I have read that you should budget 1% of your home’s value each year for repairs and that seems about right. After buying a large 25 year old house that had gone under major renovations 10 years ago, we still spent about $100k on repairs and replacements in about five years:

Washer/dryer (turned out the dryer made noise but didn’t actually dry things)

New roof (shingles started falling off 6 months in)

Eaves and soffit (to match the new roof)

Patio (old one rotting and fencing not up to code)

Front porch (some sort of mica-like material started flaking and crumbling)

Furnace and AC (furnace needed repairs at 6 pm on a Friday night, luckily my FIL knew a guy. But it was old and I couldn’t risk it dying with a baby on the way)

Basement carpet (old one smelled like dog pee)

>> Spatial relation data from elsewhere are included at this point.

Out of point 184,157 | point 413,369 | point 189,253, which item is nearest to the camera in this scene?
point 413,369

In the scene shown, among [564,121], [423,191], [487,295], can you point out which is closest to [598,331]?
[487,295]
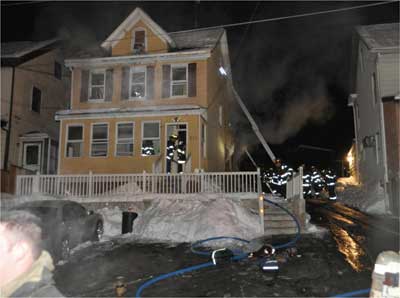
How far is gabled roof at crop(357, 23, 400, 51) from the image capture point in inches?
673

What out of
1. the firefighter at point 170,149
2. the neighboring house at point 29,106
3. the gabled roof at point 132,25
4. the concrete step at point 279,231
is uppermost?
the gabled roof at point 132,25

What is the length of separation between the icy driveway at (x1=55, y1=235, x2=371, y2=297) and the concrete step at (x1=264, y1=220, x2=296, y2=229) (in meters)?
2.00

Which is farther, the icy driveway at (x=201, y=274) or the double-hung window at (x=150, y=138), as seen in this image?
the double-hung window at (x=150, y=138)

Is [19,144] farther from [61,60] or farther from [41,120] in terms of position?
[61,60]

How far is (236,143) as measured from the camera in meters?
27.4

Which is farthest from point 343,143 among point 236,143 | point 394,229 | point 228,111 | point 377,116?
point 394,229

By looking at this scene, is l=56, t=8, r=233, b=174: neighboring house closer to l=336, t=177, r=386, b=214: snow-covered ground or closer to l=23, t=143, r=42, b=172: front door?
l=23, t=143, r=42, b=172: front door

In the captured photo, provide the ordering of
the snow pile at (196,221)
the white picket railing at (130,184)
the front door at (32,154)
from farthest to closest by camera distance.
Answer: the front door at (32,154)
the white picket railing at (130,184)
the snow pile at (196,221)

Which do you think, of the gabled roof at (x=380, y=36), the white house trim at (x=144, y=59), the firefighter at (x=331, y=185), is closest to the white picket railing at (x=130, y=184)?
the white house trim at (x=144, y=59)

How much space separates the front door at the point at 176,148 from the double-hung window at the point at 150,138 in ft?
1.57

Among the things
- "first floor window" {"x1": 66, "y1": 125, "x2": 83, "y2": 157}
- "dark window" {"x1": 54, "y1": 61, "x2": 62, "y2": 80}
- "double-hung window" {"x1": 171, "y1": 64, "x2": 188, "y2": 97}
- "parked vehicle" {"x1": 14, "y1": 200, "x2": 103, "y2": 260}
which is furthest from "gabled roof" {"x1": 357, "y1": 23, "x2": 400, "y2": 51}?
"dark window" {"x1": 54, "y1": 61, "x2": 62, "y2": 80}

Blinds (to replace the old people drapes)

Gas fireplace insert (previous one was hideous, noisy and hard to start)

Dishwasher (noisy and it died)

Triple pane windows (morning traffic was nerve wracking and then they changed the airplane landing routes temporarily so planes were landing over our house)

Those are just the big items and there’s nothing exciting about those repairs. We inherited a cleaning lady and she advised that the prior, retired owners were defeated by the size of the place. (We tried cleaning ourselves for a year and found we couldn’t handle the cleaning. Basically a full day once a week if you want clean floors and dusted furniture.)